*PROBLEM STATEMENT*
Reduce the material below to its lines containing "annotators".

*RECORDS PROVIDED*
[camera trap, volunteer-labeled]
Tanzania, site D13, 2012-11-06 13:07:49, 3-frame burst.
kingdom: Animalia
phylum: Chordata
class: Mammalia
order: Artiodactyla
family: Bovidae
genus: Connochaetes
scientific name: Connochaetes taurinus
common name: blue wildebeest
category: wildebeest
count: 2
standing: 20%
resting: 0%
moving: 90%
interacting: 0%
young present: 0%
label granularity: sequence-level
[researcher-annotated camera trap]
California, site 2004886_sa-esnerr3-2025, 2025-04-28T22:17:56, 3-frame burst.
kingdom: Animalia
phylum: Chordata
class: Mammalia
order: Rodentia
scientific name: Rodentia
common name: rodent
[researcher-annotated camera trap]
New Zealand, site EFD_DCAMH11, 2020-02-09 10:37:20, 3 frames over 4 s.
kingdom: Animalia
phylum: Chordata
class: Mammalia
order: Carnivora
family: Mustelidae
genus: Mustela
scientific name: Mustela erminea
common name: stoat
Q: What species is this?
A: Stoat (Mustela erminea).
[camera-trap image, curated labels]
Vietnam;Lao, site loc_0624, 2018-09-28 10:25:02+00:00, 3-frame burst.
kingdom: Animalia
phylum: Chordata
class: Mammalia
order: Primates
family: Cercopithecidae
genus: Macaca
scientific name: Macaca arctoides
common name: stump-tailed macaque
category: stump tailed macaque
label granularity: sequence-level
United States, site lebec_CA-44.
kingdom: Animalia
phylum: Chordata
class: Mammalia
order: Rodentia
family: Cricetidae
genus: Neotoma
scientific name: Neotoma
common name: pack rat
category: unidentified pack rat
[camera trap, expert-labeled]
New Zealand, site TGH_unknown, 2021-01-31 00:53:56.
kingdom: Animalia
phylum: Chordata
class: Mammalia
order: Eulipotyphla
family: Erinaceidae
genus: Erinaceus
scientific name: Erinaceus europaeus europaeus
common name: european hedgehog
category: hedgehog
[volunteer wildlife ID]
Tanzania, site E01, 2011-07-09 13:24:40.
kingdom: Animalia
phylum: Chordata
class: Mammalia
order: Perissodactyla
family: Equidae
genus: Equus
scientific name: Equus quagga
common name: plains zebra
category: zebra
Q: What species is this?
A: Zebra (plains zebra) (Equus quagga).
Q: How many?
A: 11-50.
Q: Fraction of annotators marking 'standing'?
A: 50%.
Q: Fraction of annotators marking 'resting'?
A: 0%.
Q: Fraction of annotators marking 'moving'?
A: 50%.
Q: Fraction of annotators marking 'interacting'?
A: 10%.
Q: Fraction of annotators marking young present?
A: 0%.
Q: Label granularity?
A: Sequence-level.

*ANSWER BOX*
Q: Fraction of annotators marking 'standing'?
Q: Fraction of annotators marking 'resting'?
Q: Fraction of annotators marking 'moving'?
Q: Fraction of annotators marking 'interacting'?
Q: Fraction of annotators marking young present?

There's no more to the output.